Freedman spent years on the inside of telematics, building one of the UK's largest telematics insurance products. He believed in it, as did most people in the industry. But having lived through the experience of what telematics promised and what it ultimately delivered, he now believes the industry measured the wrong things. But hope is not lost, he suggests, reporting that AI processing video footage has changed fundamentally in the last three years.

I believed in it. Most people working in insurance technology at the time did.

Fourteen years on, I think we owe ourselves an honest look at what telematics delivered and what it didn’t, because the gap between what we promised and what we built has real consequences—especially for carriers writing commercial auto.

We said we were measuring behavior, but we were mostly measuring exposure.

The headline metric was harsh braking. Sounds intuitive; drivers who brake sharply are driving less well, right?

Not quite. Harsh braking frequency is dominated by factors that have nothing to do with individual skill. Drive through a city at rush hour and you’ll log far more harsh braking events than the same driver on an empty road at 6 a.m.

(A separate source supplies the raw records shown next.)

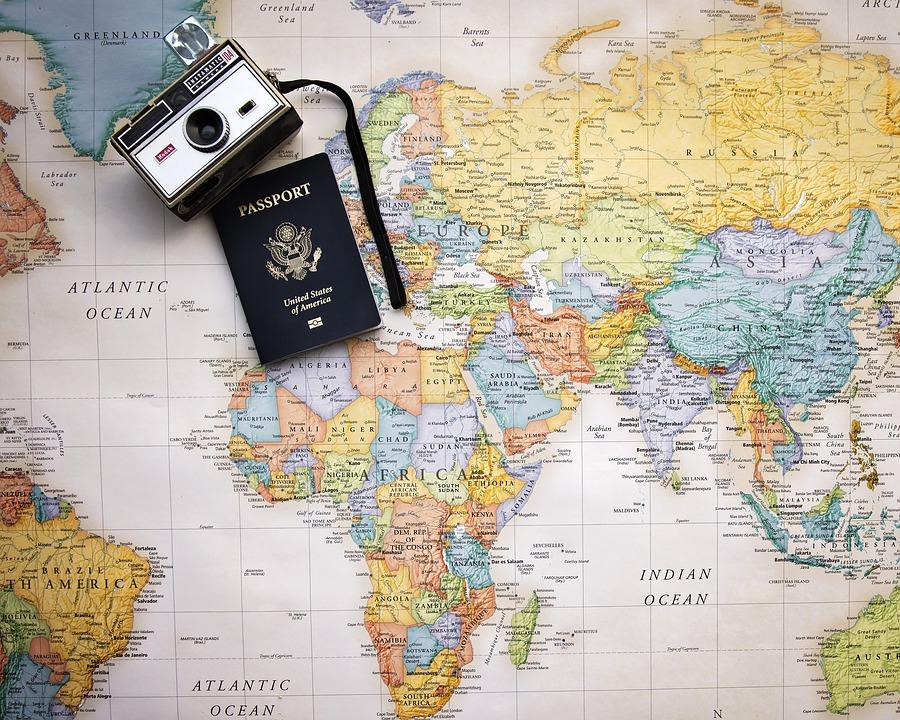 passport 2714675 960 720 - 【TIPS】渡航前に知っておきたい!海外の電子タバコ事情!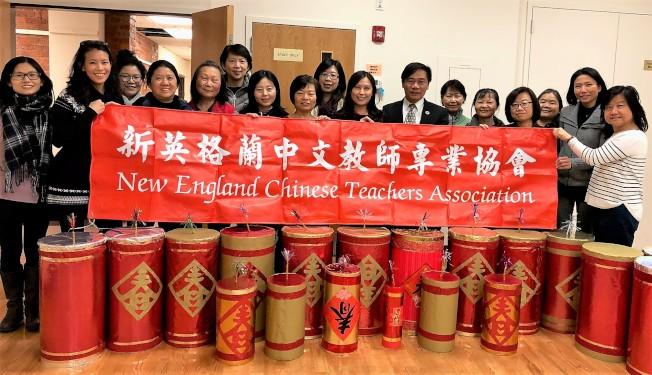 新英格蘭中文教師專業協會去年春節前舉辦製作大型鞭炮講座,許多公校僑校老師一起學做喜氣洋洋的大鞭炮,帶回學校布置教室。(張君芳提供)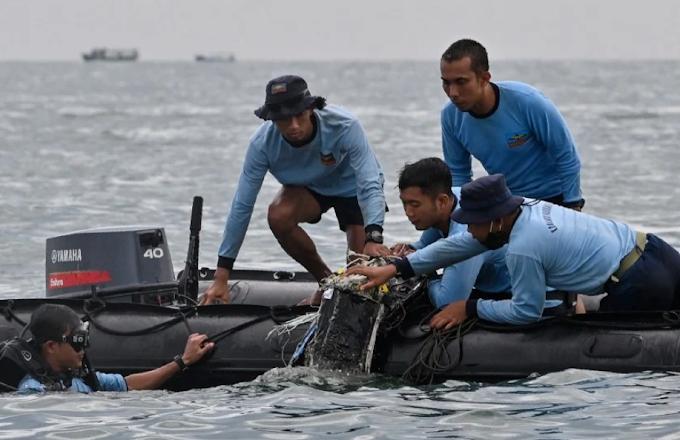 Indonesia, si inabissa in mare Boeing 737 con 60 a bordo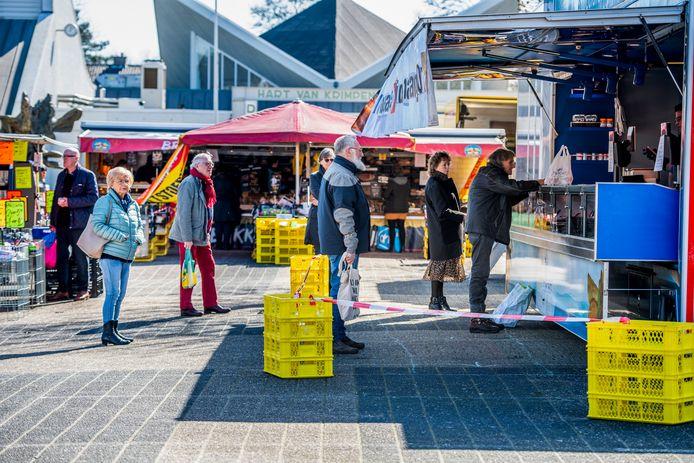 Wachtrij voor een marktkraam, foto ter illustratie.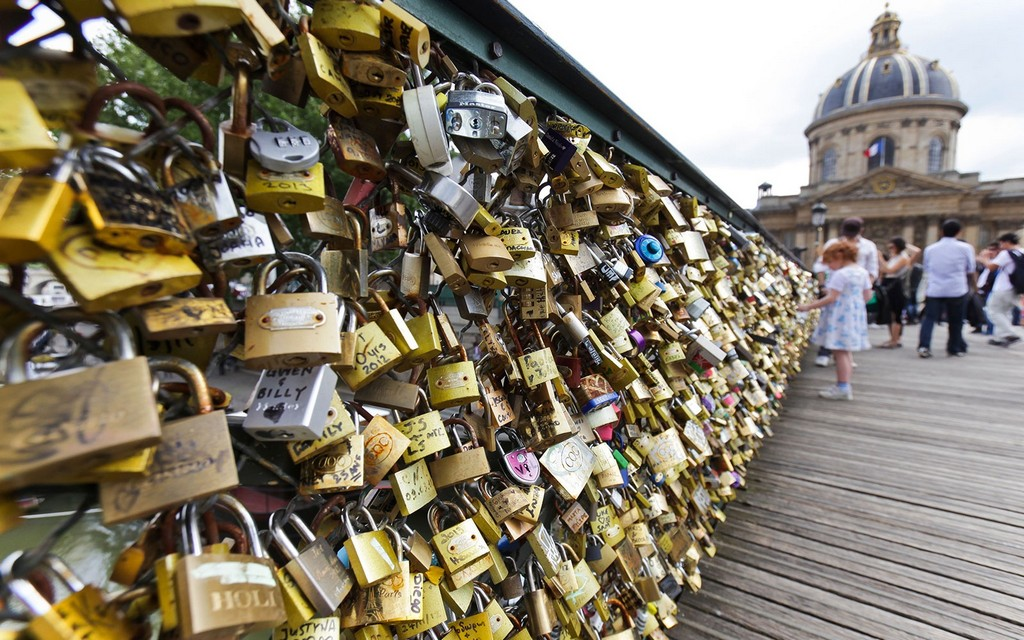 Pont des Arts4 famous bridge in paris history of bridges in paris padlock bridge paris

These are variables that do predict claim frequency: how much the vehicle is driven, where it is driven, and when it is driven. Commercial underwriters already capture much of this through proxies at bind, including business location, operating radius, industry class, client base, cargo type and hours of operation. A 2025 Risks study of around 100,000 Italian policyholders is a useful warning: Harsh braking looked significant in some univariate analysis, but once the authors adjusted for actual kilometers driven it was no longer significant. So, telematics confirms what underwriters already know, continuously and at finer resolution. That has genuine value, but that value is incremental.